(Dataset entries):

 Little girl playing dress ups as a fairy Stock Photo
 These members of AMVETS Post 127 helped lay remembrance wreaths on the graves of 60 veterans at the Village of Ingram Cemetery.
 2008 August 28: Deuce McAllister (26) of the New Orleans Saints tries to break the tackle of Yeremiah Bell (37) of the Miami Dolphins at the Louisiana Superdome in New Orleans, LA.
---
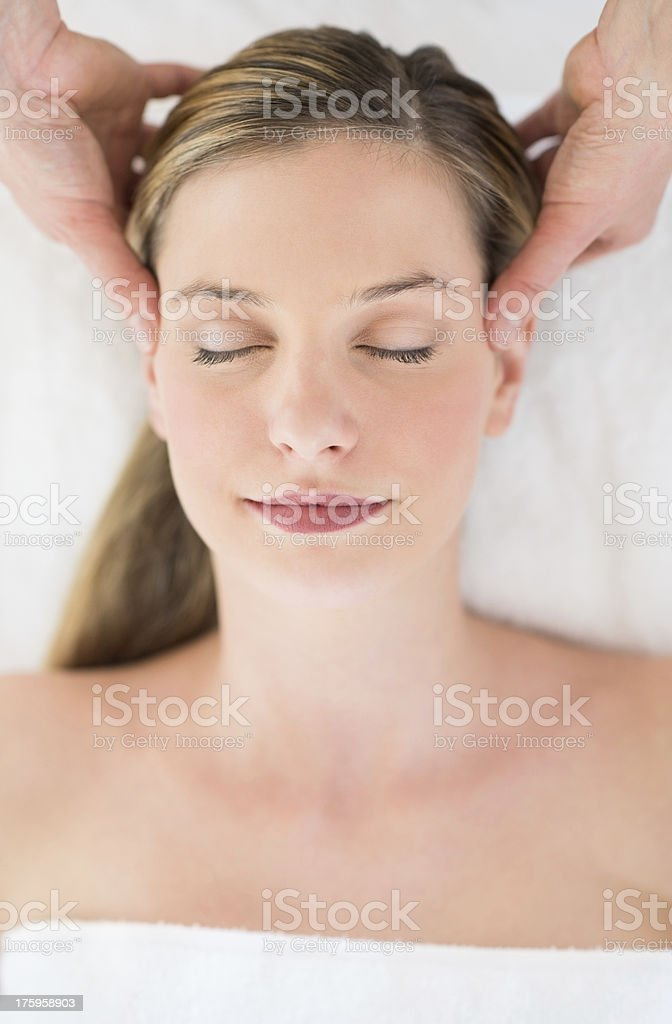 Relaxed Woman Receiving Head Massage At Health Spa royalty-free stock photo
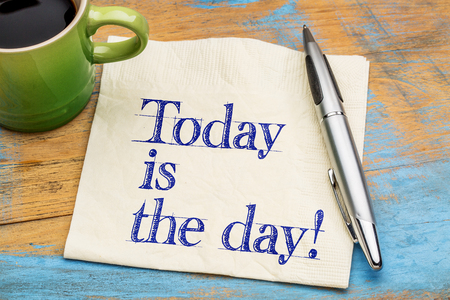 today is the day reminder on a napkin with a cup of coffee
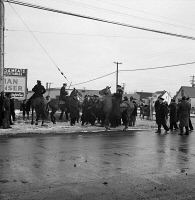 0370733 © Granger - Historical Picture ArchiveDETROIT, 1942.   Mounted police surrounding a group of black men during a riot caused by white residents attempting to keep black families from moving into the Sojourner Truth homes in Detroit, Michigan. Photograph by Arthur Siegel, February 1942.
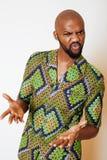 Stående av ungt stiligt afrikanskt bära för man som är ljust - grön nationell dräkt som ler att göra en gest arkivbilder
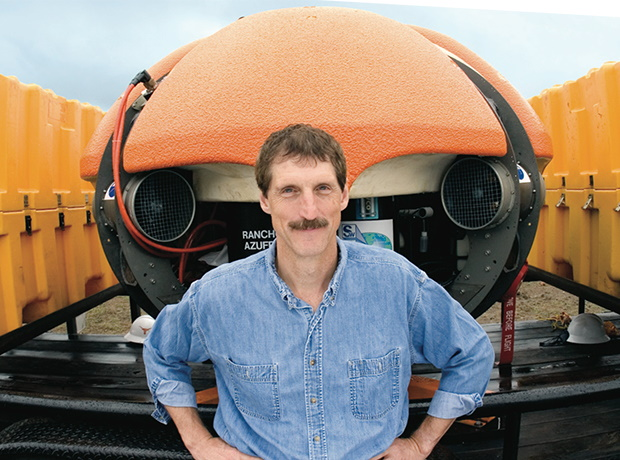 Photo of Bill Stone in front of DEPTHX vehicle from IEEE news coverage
==
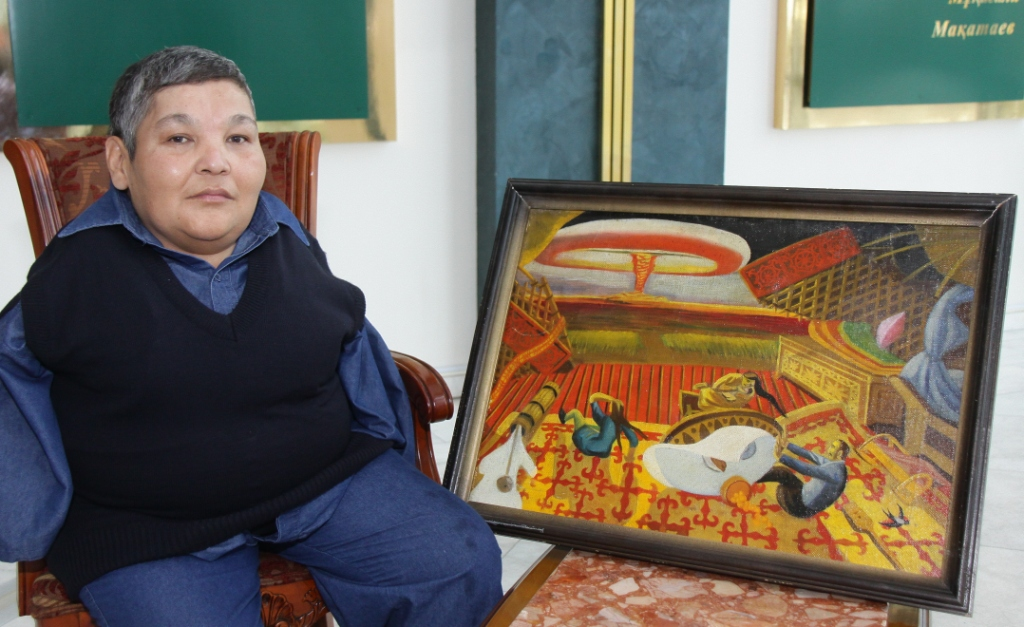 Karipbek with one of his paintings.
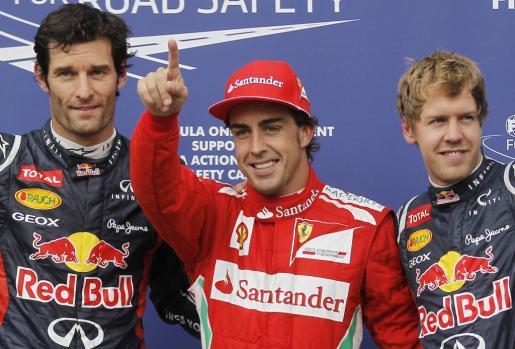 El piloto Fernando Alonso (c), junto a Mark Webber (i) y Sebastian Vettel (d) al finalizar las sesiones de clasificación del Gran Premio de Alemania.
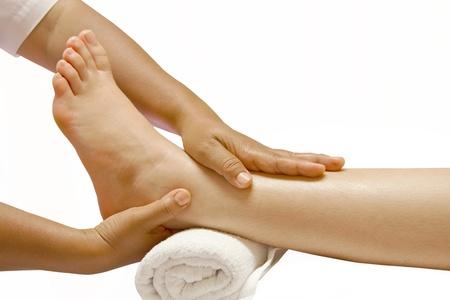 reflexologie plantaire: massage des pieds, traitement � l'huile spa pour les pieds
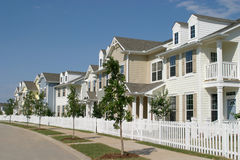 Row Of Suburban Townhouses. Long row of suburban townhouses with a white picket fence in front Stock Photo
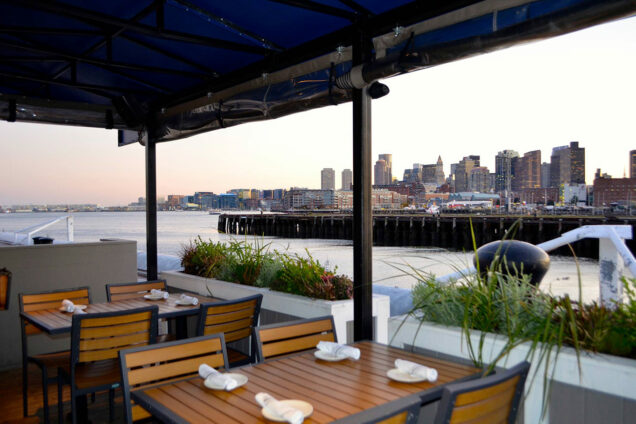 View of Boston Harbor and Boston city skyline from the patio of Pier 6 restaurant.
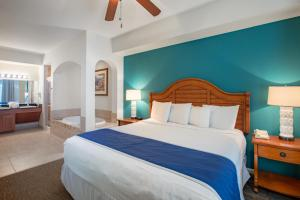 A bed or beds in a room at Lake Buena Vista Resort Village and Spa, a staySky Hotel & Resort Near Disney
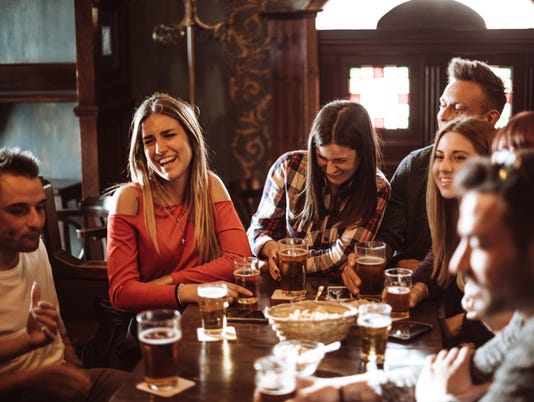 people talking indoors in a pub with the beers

(What is needed):
Nothing but the lines above from the line with "El piloto Fernando" up to and including the line with "View of Boston" should be returned, exactly as written and without pictures.

(Problem solution):
 El piloto Fernando Alonso (c), junto a Mark Webber (i) y Sebastian Vettel (d) al finalizar las sesiones de clasificación del Gran Premio de Alemania.
 reflexologie plantaire: massage des pieds, traitement � l'huile spa pour les pieds
 Row Of Suburban Townhouses. Long row of suburban townhouses with a white picket fence in front Stock Photo
 View of Boston Harbor and Boston city skyline from the patio of Pier 6 restaurant.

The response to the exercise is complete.